I. Group B Strep colonizes 15-40% of women; most women who are colonized at deliver can be identified by obtaining 3rd-trimester specimens for culture from lower vagina & rectum

II. Neonatal infection

  1. Attack rate = 1:100 in colonized moms, up to 1:25 with risk factors: prematurity, clinical GBS infection of a previous baby, prolonged ROM, maternal fever
  2. Early onset (<7d) consist of bacteremia, pneumonia, & meningitis
  1. 2/3 clinically evident in first 6h of life
  2. Mortality with early-onset neonatal infection = 15%
  3. Risk factors (other than maternal GBS colonization) include: prolonged ROM, intrapartum fever, < 37wks gestation, GBS bacteriuria during pregnancy, previous delivery of infant w/GBS disease
  1. HOWEVER< 25% of early-onset cases occur in infants of GBS carriers without risk factors!
  1. Can be prevented by administering prophylactic abx during labor
  1. Late-onset (>7d) usually results in meningitis
  1. 50% of these cases are postnatally acquired

III. Maternal infection (endometritis)

  1. Risk factors include heavy colonization, c/s, DM

IV. Management

  1. Antepartum abx for colonized moms not indicated b/c of low attack rate & high relapse rate
  2. In moms at high risk for preterm labor, however, may reduce risk by treating GBS colonization of urine
  3. Intrapartum ABX shown to be beneficial if PTL, PROM, ROM >18h, a previous child with symptomatic GBS infection, mult. gestations, or fever in labor.
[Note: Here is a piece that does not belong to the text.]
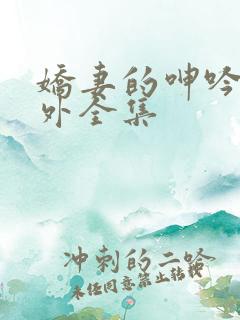 娇妻的呻吟加番外全集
In the absence of these risk factors, benefits are unclear.
  4. One series out of Dallas compared cohorts of infants born under different management policies: 80,000 infants received PCN G IM at birth; 180,000 did not. No screening occurred. Sig. less early-onset GBS (without a secondary increase in late-onset GBS) in those treated with PCN (RR 0.25-0.5) (Obs. Gyn. 87:692, 1996-JW)
  5. CDC recommendations (MMWR 45:1, 1996)
  1. The following women will require intrapartum abx regardless of screen results so don't bother screening
  1. GBS bacteriuria (indicates high level of carriage)
  2. Women who gave birth in past to an infant w/GBS disease
  1. For all others, screen with distal vag-rectal cx at 35-37 weeks (screening late in pregnancy will help reduce false-negatives and false-positives)
  2. DON'T treat GBS carriage antenatally (except for GBS bacteriuria which increases risk of PTL)
  3. Offer intrapartum abx to:
  1. Women with h/o infant with GBS disease
  2. Women with GBS bacteriuria during present pregnancy
  3. Women with positive GBS screen
  4. Women whose GBS status is unknown at time of labor AND any of the following:
  1. Are at < 37 weeks' gestation
  2. ROM > 18h
  3. T > 100.4 (38.0)
  1. Meds: from admit till delivery
  1. PCN G 5mU IV then 2.5mU Q4h (preferred) OR
  2. Ampicillin 2g then 1g Q4h
  3. For PCN-allergic, clindamycin (900mg IV Q8h) or erythromycin (500mg IV Q6h)
    1. Note that GBS resistance to clindamycin and erythromycin has been reported as of 1999 (e.g. Obs. Gyn 92:258, 1998--AFP) so consider skin testing to verify reported PCN allergy in GBS-positive moms
  1. Management of baby
  1. Routine use of abx for baby is not recommended except for babies < 35 wks, in whom empiric abx and "full diagnostic evaluation" w/CBC, blood cx, & CXR and LP if clinically indicated, is also recommended
  2. If duration of intrapartum abx was > 4h, should just keep in hosp and observe 48h or more (no early d/c for these kids)
  3. If had intrapartum abx for < 4h, also recommend "limited evaluation" w/CBC and blood cx and observation for 48h or more
  4. In all, if clinically suspect sepsis, do full sepsis w/u.